_Exercise passage_

US President Joe Biden on Wednesday promised to press for a two-state solution to the Israeli-Palestinian conflict, as he restored aid to the Palestinians.
In a call with Jordan’s King Abdullah II, a longstanding US ally who recently faced down dissent within the royal family, Biden “affirmed that the United States supports a two-state solution to the Israeli-Palestinian conflict,” a White House statement said.
Biden has long vowed to return the two-state idea to the center of US policy following the dramatic shifts under former president Donald Trump.
His talk with the king came after his clearest break yet with Trump’s Mideast agenda, restoring US funding for the UN agency for Palestinian refugees that his predecessor had severed.
The State Department said the United States would contribute $150 million to the UN agency and offer $75 million in economic and development assistance for the West Bank and Gaza as well as $10 million for peacebuilding efforts.
Secretary of State Antony Blinken said that the US assistance to the Palestinians “serves important US interests and values” as “a means to advance towards a negotiated two-state solution.”
“It provides critical relief to those in great need, fosters economic development and supports Israeli-Palestinian understanding, security coordination and stability,” Blinken said in a statement.

_Work request_
According to the news report about Biden's Palestinian aid, how much did the State Department say the United States would contribute to the UN agency for Palestinian refugees? Rely only on the news report about Biden's Palestinian aid.

Dataset entries:
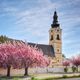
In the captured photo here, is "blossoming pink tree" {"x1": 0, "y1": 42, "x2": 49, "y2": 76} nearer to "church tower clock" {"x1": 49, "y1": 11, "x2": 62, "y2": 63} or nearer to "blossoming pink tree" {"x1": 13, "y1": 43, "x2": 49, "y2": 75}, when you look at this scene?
"blossoming pink tree" {"x1": 13, "y1": 43, "x2": 49, "y2": 75}

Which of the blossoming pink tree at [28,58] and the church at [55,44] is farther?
the church at [55,44]

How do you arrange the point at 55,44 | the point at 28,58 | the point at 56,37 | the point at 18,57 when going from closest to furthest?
the point at 18,57, the point at 28,58, the point at 55,44, the point at 56,37

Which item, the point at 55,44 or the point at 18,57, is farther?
the point at 55,44

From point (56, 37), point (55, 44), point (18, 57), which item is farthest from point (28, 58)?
point (56, 37)

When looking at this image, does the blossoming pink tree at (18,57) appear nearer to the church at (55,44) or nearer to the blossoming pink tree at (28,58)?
the blossoming pink tree at (28,58)

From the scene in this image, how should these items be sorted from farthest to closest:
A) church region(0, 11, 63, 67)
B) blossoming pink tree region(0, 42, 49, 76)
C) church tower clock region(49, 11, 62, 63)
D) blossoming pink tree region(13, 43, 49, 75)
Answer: church tower clock region(49, 11, 62, 63) → church region(0, 11, 63, 67) → blossoming pink tree region(13, 43, 49, 75) → blossoming pink tree region(0, 42, 49, 76)

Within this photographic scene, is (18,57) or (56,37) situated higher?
(56,37)

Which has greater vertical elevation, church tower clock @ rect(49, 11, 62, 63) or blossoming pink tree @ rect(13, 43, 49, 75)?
church tower clock @ rect(49, 11, 62, 63)

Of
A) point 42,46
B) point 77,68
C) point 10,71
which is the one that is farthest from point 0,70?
point 42,46

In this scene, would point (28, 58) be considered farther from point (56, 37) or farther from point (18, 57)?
point (56, 37)

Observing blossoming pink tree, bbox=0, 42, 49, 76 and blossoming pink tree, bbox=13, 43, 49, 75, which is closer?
blossoming pink tree, bbox=0, 42, 49, 76

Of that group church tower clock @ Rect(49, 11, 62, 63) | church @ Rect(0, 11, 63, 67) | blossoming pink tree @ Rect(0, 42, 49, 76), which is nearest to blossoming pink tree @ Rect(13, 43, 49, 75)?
blossoming pink tree @ Rect(0, 42, 49, 76)

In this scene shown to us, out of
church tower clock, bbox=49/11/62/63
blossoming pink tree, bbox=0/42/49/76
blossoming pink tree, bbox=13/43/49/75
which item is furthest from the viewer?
church tower clock, bbox=49/11/62/63

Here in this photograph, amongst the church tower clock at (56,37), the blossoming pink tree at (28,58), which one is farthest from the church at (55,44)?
the blossoming pink tree at (28,58)
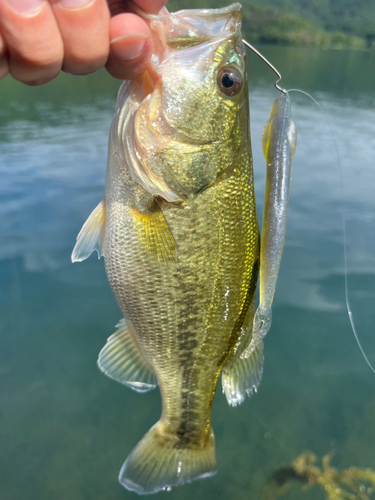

_Answer area_
$150 million.